* Exercise text:

-.-.-

Summary
I am finishing this book at the University of Coimbra, the first and oldest university of Portugal, where I first came as a student of Portuguese in 1988 in order to gain better access to the literature on the Portuguese-based Creoles and the Brazilian vernacular. This seems entirely proper, since it was a Fulbright award in 1993-1994 that first allowed me to teach here and to begin work on this book. I am grateful to the J. William Fulbright Foreign Scholarship Board, to the colleagues who were so helpful, especially Ana Luis and Clara Keating, and to those professors – Maria Irene Ramalho de Sousa Santos, Martin Kayman and Jorge Morais Barbosa – whose extraordinary efforts led to the creation of the chair I now hold here.

-.-.-

* Required action A: Check each statement against the Coimbra passage and answer yes or no, quoting the words from the passage that settle it. (i) The writer first came to Coimbra as a student of Portuguese in 1988. (ii) The writer had begun work on the book before receiving the Fulbright award. (iii) The passage calls Coimbra the first and oldest university of Portugal.
* Required action B: Extend the Coimbra passage with a few sentences that pick up right after its last sentence.
The records were taken from a separate source.

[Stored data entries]
-.-.-

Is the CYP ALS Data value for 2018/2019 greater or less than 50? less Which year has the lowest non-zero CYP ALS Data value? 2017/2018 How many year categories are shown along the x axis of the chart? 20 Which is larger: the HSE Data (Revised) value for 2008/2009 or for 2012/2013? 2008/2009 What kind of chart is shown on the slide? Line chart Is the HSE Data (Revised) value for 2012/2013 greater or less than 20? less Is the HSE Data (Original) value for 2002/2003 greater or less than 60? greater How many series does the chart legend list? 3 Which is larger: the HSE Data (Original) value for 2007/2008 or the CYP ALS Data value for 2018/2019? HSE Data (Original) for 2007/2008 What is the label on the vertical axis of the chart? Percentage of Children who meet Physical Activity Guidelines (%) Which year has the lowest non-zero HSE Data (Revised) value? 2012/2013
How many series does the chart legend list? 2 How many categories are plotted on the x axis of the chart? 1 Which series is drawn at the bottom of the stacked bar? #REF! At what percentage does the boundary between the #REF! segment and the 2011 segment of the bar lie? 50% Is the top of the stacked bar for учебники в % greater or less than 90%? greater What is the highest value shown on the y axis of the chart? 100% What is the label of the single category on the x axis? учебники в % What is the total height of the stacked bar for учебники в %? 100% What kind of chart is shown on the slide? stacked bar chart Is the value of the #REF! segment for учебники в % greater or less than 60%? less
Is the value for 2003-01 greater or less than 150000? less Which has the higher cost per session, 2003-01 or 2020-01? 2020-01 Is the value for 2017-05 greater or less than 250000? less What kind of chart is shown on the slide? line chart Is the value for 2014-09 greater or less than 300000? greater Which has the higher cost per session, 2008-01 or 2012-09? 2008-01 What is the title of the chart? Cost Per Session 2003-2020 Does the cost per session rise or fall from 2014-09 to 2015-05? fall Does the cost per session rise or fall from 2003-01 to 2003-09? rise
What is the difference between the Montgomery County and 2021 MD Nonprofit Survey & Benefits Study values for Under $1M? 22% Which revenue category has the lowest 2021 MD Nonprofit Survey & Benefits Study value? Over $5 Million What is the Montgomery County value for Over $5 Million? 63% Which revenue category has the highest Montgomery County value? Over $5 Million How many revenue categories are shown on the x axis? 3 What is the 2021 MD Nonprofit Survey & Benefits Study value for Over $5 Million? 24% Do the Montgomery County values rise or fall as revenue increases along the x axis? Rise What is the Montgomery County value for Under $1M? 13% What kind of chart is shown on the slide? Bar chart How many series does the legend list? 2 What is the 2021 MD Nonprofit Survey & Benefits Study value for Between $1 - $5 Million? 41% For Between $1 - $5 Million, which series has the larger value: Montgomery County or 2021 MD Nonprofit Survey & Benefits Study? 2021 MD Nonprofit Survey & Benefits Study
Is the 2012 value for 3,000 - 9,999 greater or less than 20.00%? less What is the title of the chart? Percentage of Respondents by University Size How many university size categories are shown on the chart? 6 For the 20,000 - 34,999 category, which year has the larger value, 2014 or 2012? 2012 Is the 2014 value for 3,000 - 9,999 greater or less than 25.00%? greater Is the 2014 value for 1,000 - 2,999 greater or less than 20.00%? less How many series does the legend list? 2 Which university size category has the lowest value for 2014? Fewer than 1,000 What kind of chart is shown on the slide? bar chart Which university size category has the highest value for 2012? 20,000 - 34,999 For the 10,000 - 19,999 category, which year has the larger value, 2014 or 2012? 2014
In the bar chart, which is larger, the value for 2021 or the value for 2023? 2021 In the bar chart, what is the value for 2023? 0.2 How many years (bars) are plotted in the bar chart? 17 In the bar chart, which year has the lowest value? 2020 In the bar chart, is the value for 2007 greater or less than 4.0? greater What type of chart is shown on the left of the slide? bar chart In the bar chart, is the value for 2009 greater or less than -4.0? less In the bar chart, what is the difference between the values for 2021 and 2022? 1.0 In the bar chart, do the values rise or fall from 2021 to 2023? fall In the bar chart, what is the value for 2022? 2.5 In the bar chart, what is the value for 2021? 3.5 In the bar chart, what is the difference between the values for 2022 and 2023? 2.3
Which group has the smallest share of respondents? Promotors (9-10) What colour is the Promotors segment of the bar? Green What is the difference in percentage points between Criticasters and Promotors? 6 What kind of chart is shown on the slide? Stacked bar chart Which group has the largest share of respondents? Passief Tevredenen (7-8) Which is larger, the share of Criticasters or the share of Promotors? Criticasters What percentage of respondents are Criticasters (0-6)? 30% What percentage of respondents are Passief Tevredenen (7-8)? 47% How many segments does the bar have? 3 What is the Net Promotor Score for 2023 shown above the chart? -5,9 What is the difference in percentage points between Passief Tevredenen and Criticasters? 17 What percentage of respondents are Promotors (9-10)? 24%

-.-.-

* Final answer A:
(i) Yes: "where I first came as a student of Portuguese in 1988"
(ii) No: "it was a Fulbright award in 1993-1994 that first allowed me to teach here and to begin work on this book"
(iii) Yes: "the first and oldest university of Portugal"

* Final answer B:
It is an honour to be part of one of the great medieval universities of Europe, but that is not the whole story of this book. From 1980 until 1998,1 taught at the City University of New York (CUNY). Few people outside that institution can appreciate the riches of its cultural diversity, such as the thousands of its students who speak Creole and semi-creole languages. Mitchell (1997) notes that ‘More students of color earn their bachelor degrees from the City University of New York than any other institution in the country.’ Although many of these students speak standard English as their first language, many also speak Creole English or French, African American Vernacular English or nonstandard Caribbean Spanish.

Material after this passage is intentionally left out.